Pagina:Guidiccioni, Giovanni – Rime, 1912 – BEIC 1850335.djvu/222

Da Wikisource.

CXLI

Forse al Cardinal Crispo
supplicando perdono.

Se ’l venditor del pio sangue divino
che fu sparso a lavare il nostro errore,
pentito si rendea, l’eterno Amore
ben perdonava a lui come a Longino.

Or se del fallo a che crudel destino
m’indusse e cagion grave e cieco ardore,
di penitenza colmo e di dolore,
umidi ho gli occhi sempre e ’l capo chino.
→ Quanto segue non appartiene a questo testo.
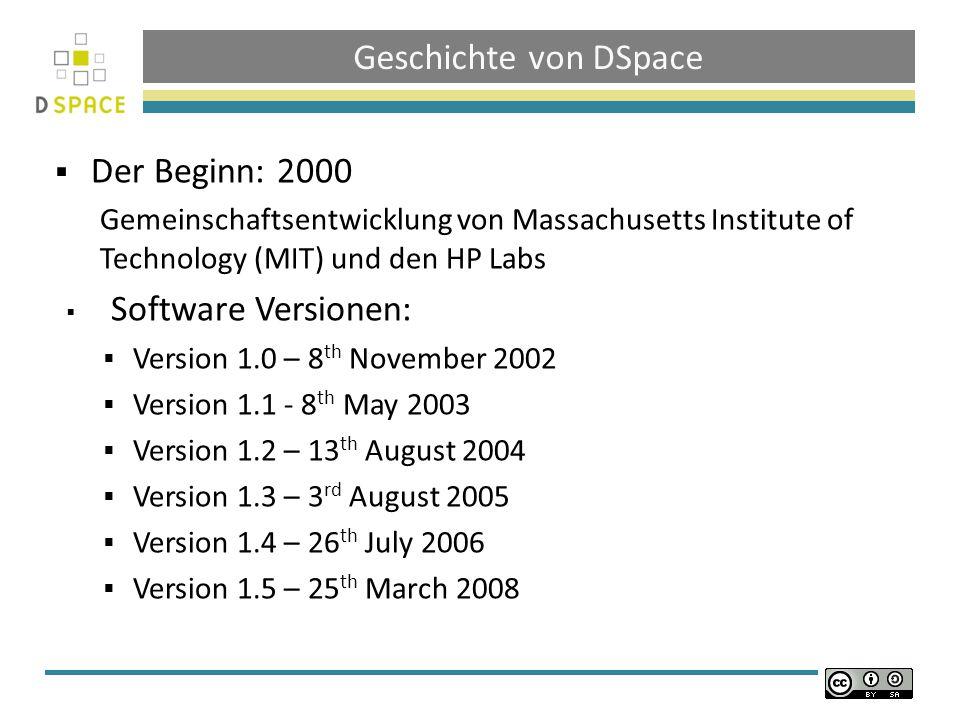 Geschichte von DSpace Der Beginn: 2000 Software Versionen:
Deh, non abbia per me, signor, bandita
vostra pietá quella man sacra, a cui
la bilancia e la spada Astrea consegna:

ché Iddio, somma giustizia ed infinita,
quando si rende un cuor pentito a lui,
scorda l’offese e la vendetta sdegna.

CXLII


In morte del capitano Girolamo da Orvieto
castellano della cittadella di Perugia.

L’una e l’altra prigione inferma e dura
qua giú lasciando, or sei libera e sciolta,
alma, salita ove ogni cura è tolta,
né ti convien guardar porte né mura.

Il valore, il saper, l’estrema cura
al vero onore, a l’altrui ben rivolta,
e la tua fede in bianco drappo involta
non diverrá giá mai per tempo oscura.

A che dunque turbar la tua quiete
con le lacrime vane e coi sospiri,
quasi invidiando il tuo felice stato?

Fossi teco io che nel varcar di Lete
spegnerei forse i miei lunghi desiri
e l’ardor eh’immortale al cor m’è nato.